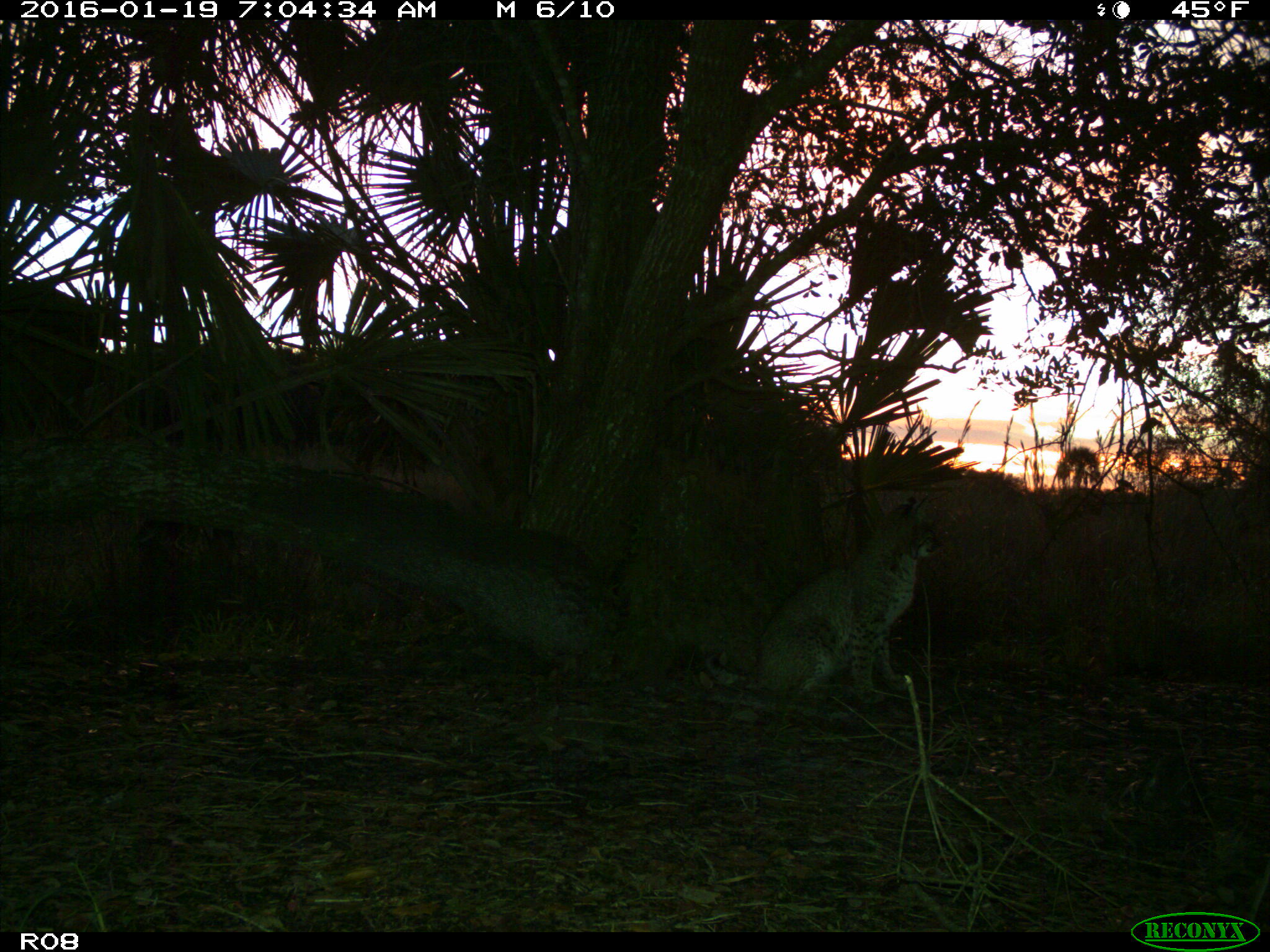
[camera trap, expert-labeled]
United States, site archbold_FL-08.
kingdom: Animalia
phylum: Chordata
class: Mammalia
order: Carnivora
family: Felidae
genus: Lynx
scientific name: Lynx rufus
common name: bobcat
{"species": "Lynx rufus (bobcat)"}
======
_Exercise details_
Could the listing above be transcribed exactly, with the pictures left out?

_The answer_
[camera trap, expert-labeled]
United States, site archbold_FL-08.
kingdom: Animalia
phylum: Chordata
class: Mammalia
order: Carnivora
family: Felidae
genus: Lynx
scientific name: Lynx rufus
common name: bobcat
{"species": "Lynx rufus (bobcat)"}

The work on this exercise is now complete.